→ **EXERCISE GOAL**:
Answer these from the Power Struggle transcript:
(a) In what year does it place the "alternative fuel wars"?
(b) Which nations does it name as the leading BioPEC nations?
(c) In which city does Carla Acosta report looting?

→ **EXCERPT PROVIDED**:
__________________________________________________
I found a transcript of the GEAS Power Struggle communique. Here it is:
Superthreat Number 3: Power Struggle
Welcome to the Global Extinction Awareness System.
You are watching Superthreat Number 3: Power Struggle.
In 2019 we’re all caught up in the “alternative fuel wars” as the world fights over what will take the place of oil.
Hardest hit: Oil-exporting nations, coal plants, autoworkers, consumers everywhere
GEAS Volunteers report from the frontlines of the Power Struggle superthreat.
GEAS volunteer CooperB is commemorating the third anniversary of the defeat of the Madrid Renewable Energy Accord, which would have set international standards for alternative energy technologies. It was three years ago today that the leading BioPEC nations of China, Russia, and Brazil faced off against the wind and solar powers in the U.S. and the EU to throw the world into an energy stalemate. CooperB writes: “We could have chosen to work together. Instead, we’ve got competing industries building technologies, products and infrastructures that just don’t work together. And today we’re paying the price.”
How can our competing industries and nations work together to break the grip of energy chaos?
GEAS Volunteer Carla Acosta updates us on the looting in Caracas. Several thousand youth have been wreaking havoc in the streets of the Venezuelan capital all week, after they were turned out of the government’s oil-revenue-funded “safe harbor” schools. The school closings represent an abrupt discontinuation of a major social experiment in poverty alleviation. Meanwhile, child poverty continues to climb in the disrupted oil economies of Ecuador, Nigeria, and Iran. Carla says: “We know we can’t count on oil wealth to feed our poor and fund our schools anymore. So what’s next for the children in countries like ours?”
How can we create safe harbor for children around the world without depending on oil revenues?
__________________________________________________
→ **RECORDED DATA**:
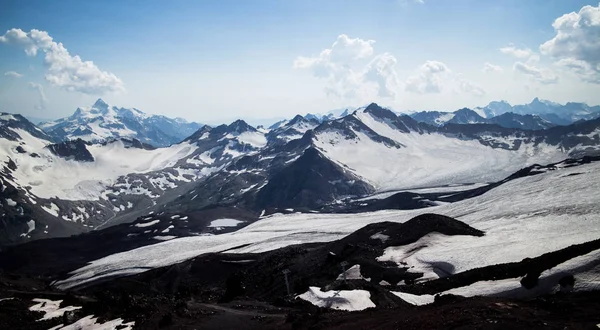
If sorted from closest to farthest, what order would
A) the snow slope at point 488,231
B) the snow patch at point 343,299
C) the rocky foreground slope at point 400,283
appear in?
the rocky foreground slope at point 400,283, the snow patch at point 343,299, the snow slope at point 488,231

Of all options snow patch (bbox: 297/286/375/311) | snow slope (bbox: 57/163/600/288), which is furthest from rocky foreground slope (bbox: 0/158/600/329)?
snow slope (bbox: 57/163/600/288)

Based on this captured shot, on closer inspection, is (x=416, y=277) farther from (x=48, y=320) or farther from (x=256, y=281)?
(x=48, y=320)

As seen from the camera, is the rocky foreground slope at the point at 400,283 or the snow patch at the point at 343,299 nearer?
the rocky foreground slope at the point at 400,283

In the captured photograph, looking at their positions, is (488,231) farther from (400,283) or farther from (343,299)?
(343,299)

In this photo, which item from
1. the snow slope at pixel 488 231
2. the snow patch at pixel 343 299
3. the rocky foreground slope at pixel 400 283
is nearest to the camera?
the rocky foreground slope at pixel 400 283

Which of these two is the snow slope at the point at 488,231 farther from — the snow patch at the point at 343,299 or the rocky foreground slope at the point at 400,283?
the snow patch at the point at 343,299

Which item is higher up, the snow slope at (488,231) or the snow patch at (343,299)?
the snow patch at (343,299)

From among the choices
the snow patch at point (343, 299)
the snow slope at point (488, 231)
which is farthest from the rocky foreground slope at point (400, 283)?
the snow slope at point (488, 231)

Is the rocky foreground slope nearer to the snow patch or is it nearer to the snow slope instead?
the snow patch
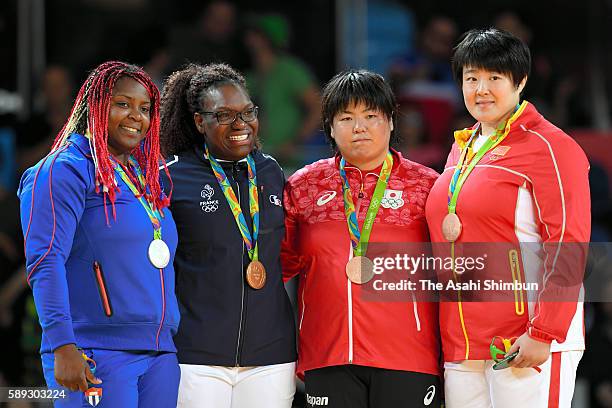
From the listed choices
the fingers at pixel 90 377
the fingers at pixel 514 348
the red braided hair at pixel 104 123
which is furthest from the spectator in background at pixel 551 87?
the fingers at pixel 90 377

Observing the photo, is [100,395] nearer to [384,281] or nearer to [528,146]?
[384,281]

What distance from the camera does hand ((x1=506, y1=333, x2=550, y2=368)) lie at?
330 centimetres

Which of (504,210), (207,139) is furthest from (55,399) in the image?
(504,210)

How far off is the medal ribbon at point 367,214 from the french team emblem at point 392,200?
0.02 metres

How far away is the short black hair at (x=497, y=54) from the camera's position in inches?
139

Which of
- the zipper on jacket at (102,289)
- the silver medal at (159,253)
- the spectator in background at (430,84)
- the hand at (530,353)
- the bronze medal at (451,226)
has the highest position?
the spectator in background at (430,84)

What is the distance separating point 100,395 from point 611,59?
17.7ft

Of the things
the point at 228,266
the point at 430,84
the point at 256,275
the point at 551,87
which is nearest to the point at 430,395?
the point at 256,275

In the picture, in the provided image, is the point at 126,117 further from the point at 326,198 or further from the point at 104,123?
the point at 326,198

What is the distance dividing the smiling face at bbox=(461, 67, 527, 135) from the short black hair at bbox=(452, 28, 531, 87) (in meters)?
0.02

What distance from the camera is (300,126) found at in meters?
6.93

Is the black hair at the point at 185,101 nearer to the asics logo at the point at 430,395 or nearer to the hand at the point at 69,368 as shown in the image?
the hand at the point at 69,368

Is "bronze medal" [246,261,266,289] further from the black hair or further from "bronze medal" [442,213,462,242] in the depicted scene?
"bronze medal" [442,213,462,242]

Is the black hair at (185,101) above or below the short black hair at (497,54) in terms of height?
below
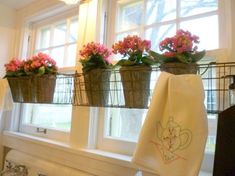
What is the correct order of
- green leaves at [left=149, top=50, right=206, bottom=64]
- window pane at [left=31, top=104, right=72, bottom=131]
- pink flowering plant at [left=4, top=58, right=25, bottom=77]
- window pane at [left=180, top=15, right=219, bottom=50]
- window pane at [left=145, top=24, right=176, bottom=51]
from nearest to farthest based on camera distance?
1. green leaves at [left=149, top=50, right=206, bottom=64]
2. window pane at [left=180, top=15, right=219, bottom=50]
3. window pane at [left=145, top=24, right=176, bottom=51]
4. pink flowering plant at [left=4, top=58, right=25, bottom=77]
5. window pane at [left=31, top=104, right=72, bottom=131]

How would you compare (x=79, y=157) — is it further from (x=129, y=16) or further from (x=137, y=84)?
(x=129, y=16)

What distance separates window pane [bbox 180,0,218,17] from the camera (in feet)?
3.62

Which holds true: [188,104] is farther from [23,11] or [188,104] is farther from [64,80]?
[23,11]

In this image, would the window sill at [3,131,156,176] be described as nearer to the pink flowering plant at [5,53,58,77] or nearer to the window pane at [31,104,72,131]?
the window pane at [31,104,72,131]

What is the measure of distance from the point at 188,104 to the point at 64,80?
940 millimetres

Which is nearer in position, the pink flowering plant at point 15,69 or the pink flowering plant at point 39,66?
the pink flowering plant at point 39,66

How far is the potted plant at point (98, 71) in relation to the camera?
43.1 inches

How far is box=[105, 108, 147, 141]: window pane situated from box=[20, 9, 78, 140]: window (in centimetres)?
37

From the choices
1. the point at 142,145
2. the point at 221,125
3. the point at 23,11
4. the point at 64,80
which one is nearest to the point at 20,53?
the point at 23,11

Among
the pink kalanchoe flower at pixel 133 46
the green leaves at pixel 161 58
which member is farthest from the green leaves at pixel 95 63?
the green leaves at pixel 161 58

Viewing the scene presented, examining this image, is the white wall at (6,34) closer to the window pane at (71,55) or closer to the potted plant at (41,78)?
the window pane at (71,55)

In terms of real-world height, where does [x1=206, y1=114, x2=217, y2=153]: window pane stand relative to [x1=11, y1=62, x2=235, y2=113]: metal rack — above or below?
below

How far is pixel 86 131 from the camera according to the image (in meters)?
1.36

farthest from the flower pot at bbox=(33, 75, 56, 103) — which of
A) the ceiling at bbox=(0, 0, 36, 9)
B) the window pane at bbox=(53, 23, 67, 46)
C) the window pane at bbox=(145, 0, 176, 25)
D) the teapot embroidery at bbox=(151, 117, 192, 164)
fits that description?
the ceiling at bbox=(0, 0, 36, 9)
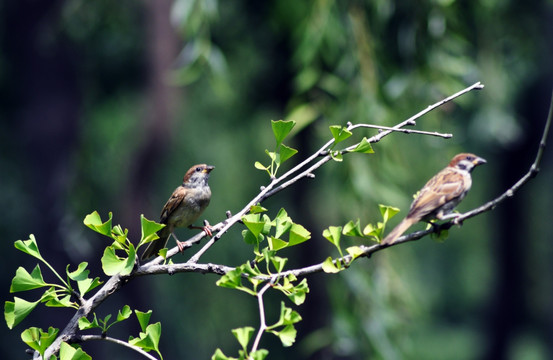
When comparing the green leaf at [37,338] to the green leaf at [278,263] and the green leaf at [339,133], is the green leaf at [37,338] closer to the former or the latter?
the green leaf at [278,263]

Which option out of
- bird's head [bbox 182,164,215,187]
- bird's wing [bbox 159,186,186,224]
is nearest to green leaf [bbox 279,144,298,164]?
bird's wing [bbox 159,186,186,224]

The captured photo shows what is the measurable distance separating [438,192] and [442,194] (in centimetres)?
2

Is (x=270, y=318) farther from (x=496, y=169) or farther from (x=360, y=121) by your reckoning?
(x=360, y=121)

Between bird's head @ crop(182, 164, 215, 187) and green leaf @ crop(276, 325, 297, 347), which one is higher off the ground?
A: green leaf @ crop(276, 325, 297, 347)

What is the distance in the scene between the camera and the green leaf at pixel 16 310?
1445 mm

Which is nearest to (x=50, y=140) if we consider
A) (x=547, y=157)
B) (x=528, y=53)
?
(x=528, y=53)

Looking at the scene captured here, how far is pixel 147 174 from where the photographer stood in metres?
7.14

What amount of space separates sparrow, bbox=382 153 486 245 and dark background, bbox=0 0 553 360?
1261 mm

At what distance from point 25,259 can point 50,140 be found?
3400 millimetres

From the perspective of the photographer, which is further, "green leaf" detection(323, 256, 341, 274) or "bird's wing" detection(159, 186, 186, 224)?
__________________________________________________
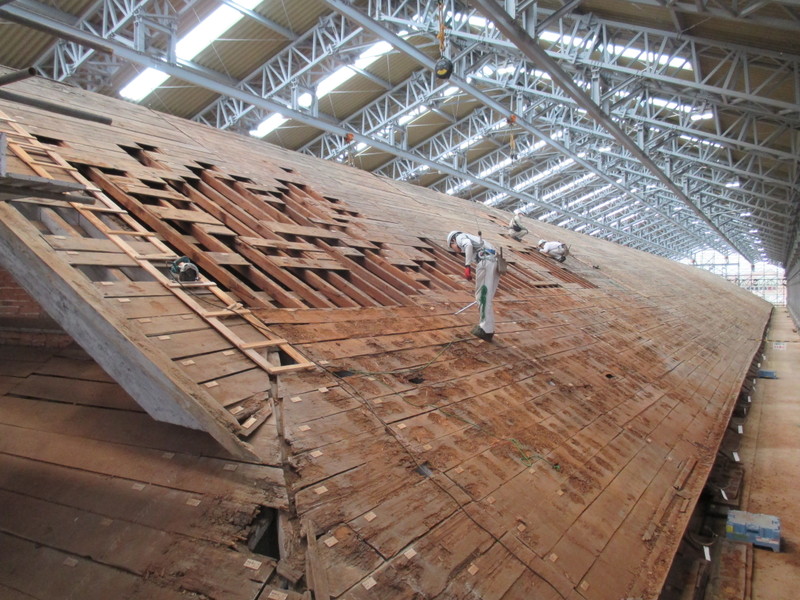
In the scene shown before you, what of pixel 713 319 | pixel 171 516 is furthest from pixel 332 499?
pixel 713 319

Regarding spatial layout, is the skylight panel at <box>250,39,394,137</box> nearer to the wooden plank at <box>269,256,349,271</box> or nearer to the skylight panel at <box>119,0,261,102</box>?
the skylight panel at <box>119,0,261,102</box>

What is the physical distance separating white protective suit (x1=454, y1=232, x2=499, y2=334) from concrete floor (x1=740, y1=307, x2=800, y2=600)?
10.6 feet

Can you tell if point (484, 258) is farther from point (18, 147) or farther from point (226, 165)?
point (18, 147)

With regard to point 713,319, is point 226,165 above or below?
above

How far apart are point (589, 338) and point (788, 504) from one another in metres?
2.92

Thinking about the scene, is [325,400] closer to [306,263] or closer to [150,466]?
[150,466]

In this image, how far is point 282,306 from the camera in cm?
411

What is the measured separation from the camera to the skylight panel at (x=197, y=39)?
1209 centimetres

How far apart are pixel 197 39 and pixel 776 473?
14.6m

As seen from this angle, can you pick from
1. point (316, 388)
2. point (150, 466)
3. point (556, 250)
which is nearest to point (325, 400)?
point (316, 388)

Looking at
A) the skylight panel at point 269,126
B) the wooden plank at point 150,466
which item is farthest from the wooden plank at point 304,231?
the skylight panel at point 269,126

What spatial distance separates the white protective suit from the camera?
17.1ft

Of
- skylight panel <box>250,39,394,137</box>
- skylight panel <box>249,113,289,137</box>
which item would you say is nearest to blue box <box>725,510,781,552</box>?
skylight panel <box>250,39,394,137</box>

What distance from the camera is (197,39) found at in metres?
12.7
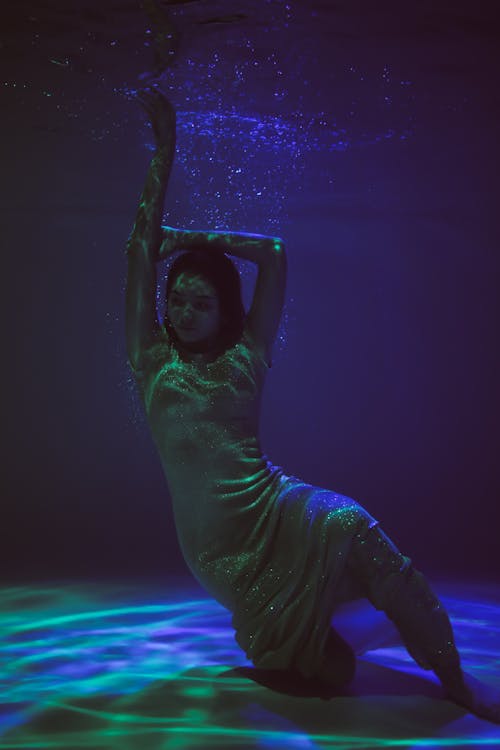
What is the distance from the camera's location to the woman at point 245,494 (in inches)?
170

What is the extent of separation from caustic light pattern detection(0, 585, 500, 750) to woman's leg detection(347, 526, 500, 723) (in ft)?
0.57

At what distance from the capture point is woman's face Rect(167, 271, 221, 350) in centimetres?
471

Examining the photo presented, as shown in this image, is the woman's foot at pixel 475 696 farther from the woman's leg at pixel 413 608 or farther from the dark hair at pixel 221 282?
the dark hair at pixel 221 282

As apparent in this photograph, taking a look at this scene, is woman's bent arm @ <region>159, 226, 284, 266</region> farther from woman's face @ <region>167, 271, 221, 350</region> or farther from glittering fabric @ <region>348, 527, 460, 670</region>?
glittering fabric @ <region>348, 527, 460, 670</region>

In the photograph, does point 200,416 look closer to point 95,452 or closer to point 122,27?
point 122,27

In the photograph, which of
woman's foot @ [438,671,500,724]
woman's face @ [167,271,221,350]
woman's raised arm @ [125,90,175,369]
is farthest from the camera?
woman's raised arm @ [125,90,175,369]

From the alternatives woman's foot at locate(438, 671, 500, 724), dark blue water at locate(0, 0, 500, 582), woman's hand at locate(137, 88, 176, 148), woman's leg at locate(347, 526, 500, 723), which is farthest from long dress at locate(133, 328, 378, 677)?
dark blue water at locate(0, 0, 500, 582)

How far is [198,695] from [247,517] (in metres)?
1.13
__________________________________________________
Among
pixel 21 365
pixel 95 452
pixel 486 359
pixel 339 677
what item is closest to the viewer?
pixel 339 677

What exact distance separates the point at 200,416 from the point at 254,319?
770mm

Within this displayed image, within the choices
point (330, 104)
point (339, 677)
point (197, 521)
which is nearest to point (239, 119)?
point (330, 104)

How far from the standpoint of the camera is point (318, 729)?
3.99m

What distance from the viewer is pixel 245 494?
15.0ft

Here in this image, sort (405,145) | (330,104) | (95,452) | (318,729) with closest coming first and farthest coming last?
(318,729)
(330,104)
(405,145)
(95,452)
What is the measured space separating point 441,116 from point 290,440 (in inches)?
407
__________________________________________________
→ **SOLUTION FOR THIS EXERCISE**:
(a) 2019
(b) China, Russia, and Brazil
(c) Caracas